▶ [What is expected]
Copy exactly, and only, the lines from the line containing "To what distance" through the last line of the records below, both included.

Records from a spatial question set
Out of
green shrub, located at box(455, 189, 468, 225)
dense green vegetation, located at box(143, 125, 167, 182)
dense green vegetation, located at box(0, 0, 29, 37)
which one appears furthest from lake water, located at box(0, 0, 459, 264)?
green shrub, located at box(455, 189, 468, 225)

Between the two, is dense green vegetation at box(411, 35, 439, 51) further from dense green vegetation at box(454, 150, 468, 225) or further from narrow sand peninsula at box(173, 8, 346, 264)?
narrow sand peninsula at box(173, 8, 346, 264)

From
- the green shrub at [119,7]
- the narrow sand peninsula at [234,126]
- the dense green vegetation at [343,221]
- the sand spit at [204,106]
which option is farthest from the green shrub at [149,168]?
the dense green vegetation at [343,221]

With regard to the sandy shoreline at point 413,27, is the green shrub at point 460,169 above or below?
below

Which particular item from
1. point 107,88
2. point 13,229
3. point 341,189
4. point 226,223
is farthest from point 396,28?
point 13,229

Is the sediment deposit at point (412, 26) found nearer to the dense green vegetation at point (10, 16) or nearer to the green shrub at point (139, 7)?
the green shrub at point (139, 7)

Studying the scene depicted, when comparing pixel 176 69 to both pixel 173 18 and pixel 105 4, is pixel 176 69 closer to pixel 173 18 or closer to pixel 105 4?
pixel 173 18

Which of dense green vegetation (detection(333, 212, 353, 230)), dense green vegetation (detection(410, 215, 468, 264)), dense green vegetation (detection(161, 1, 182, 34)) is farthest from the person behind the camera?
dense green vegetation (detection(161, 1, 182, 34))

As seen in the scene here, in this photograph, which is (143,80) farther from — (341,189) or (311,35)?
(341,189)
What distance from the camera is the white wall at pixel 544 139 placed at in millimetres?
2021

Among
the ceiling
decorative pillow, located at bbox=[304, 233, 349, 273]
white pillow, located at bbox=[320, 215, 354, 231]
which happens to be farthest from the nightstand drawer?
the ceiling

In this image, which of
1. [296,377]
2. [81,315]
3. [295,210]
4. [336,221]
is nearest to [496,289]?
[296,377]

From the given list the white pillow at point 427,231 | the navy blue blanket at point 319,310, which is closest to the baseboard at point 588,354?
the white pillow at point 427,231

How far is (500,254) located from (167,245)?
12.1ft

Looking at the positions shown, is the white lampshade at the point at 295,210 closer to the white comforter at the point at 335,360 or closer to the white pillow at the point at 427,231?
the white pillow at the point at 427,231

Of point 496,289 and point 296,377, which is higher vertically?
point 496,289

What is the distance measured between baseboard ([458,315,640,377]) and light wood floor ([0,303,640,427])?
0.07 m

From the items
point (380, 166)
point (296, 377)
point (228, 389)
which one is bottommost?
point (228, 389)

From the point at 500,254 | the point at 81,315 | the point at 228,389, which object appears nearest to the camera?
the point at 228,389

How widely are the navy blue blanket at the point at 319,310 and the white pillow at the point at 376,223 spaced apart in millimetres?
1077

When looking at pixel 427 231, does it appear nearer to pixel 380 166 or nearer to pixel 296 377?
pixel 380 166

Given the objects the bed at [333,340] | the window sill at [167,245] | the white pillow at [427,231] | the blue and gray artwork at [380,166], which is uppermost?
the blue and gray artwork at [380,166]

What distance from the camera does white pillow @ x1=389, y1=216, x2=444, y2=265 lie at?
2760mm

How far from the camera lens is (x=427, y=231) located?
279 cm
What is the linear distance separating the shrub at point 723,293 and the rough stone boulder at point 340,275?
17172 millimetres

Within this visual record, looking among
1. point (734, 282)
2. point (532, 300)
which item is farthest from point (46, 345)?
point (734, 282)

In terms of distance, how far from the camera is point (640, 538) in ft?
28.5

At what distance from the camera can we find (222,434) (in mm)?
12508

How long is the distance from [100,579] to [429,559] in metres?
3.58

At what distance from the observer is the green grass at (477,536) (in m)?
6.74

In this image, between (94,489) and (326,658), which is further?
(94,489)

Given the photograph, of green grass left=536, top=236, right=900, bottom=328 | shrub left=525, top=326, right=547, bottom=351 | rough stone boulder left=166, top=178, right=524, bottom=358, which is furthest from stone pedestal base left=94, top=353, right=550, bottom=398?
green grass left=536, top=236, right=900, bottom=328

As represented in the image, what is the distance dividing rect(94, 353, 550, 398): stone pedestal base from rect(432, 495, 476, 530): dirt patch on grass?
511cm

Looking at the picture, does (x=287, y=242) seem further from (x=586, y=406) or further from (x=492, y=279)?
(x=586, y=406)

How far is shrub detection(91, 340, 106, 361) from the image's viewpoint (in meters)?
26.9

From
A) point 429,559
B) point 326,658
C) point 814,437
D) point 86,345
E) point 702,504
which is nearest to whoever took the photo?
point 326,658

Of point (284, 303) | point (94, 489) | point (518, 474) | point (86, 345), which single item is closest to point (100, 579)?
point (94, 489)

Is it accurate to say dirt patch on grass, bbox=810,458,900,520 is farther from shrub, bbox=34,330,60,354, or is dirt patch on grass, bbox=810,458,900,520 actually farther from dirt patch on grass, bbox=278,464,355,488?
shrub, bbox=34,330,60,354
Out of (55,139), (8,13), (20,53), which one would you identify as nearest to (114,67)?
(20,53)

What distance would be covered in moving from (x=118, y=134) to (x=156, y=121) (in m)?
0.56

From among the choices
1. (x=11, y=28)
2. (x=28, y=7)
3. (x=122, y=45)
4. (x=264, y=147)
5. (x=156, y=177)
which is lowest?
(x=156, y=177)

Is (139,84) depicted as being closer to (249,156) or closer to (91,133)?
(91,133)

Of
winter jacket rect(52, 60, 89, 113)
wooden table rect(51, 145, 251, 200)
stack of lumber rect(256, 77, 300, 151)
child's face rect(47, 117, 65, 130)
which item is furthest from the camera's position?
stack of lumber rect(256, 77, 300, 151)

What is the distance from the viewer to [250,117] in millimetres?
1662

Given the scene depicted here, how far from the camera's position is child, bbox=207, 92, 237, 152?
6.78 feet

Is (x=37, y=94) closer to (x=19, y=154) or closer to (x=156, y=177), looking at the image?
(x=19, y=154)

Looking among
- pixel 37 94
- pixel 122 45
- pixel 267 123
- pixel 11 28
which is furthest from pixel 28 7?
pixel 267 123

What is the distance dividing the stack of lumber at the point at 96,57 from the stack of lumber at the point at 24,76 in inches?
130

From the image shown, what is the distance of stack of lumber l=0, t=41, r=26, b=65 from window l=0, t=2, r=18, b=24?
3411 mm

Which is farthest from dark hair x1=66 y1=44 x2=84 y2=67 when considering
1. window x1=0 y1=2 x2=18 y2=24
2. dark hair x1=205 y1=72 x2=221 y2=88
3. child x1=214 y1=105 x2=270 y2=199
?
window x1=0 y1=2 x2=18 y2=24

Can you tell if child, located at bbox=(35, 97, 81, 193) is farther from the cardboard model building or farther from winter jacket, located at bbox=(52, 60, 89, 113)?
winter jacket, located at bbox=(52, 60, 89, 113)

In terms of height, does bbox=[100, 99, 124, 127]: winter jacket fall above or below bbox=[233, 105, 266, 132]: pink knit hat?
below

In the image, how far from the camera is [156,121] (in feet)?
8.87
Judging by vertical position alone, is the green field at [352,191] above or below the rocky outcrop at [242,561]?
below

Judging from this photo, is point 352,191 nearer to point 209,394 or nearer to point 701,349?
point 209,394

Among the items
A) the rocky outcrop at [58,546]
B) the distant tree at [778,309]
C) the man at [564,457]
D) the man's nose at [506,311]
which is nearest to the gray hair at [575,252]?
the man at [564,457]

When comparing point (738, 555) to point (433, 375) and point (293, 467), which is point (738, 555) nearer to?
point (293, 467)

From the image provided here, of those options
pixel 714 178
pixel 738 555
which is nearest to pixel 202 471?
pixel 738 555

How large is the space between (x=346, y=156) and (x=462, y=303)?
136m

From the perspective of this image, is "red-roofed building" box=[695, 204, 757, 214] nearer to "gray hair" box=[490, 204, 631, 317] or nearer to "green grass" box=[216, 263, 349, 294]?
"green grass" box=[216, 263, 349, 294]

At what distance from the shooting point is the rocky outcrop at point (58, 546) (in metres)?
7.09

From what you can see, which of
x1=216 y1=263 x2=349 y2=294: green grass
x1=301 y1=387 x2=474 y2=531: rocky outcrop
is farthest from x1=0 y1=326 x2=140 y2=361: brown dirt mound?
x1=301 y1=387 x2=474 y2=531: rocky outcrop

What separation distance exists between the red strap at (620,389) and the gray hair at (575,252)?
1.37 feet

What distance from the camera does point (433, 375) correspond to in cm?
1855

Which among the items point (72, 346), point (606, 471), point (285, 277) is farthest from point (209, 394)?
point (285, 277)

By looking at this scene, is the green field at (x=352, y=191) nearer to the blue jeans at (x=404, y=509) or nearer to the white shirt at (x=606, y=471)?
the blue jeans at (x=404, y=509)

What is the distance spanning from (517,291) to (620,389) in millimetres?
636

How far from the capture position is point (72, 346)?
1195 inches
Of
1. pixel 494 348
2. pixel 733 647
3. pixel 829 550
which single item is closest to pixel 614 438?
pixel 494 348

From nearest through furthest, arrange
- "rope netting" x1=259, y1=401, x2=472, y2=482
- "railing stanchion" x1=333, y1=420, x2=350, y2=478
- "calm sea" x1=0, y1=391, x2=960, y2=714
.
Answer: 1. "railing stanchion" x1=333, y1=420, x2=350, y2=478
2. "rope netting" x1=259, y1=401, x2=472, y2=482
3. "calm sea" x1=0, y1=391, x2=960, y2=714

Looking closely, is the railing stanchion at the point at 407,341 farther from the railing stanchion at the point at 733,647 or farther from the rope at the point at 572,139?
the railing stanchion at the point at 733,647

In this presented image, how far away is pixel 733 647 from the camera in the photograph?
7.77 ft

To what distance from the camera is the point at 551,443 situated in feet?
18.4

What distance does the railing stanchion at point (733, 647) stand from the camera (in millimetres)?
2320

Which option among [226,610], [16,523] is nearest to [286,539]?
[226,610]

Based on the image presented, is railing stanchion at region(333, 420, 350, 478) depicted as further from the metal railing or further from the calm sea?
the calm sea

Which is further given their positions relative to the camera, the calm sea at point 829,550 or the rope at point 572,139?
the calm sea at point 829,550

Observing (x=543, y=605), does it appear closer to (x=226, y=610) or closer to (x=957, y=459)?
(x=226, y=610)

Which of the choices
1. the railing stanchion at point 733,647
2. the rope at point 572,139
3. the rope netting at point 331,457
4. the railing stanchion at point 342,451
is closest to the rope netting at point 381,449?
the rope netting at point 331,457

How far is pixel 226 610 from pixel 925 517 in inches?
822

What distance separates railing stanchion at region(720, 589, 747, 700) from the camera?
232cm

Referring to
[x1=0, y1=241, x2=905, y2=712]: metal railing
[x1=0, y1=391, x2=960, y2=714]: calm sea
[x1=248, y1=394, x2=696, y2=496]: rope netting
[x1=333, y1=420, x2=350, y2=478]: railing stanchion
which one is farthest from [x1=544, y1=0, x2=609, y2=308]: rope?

▶ [Answer in full]
To what distance from the camera is the point at 551,443 situated in feet?
18.4

What distance does the railing stanchion at point (733, 647) stand from the camera (in millimetres)?
2320

Which option among [226,610], [16,523] is nearest to [286,539]?
[226,610]

Based on the image presented, is railing stanchion at region(333, 420, 350, 478) depicted as further from the metal railing or further from the calm sea?
the calm sea

Which is further given their positions relative to the camera, the calm sea at point 829,550 or the rope at point 572,139?
the calm sea at point 829,550

Observing (x=543, y=605), does it appear closer to (x=226, y=610) or closer to (x=957, y=459)?
(x=226, y=610)

Which of the choices
1. the railing stanchion at point 733,647
2. the rope at point 572,139
3. the rope netting at point 331,457
4. the railing stanchion at point 342,451
is closest to the rope netting at point 381,449?
the rope netting at point 331,457

How far is pixel 226 610 from pixel 925 517 in inches?
822

What distance separates railing stanchion at region(720, 589, 747, 700) from the camera?
232cm

Referring to
[x1=0, y1=241, x2=905, y2=712]: metal railing
[x1=0, y1=391, x2=960, y2=714]: calm sea
[x1=248, y1=394, x2=696, y2=496]: rope netting
[x1=333, y1=420, x2=350, y2=478]: railing stanchion
which one is farthest from [x1=544, y1=0, x2=609, y2=308]: rope?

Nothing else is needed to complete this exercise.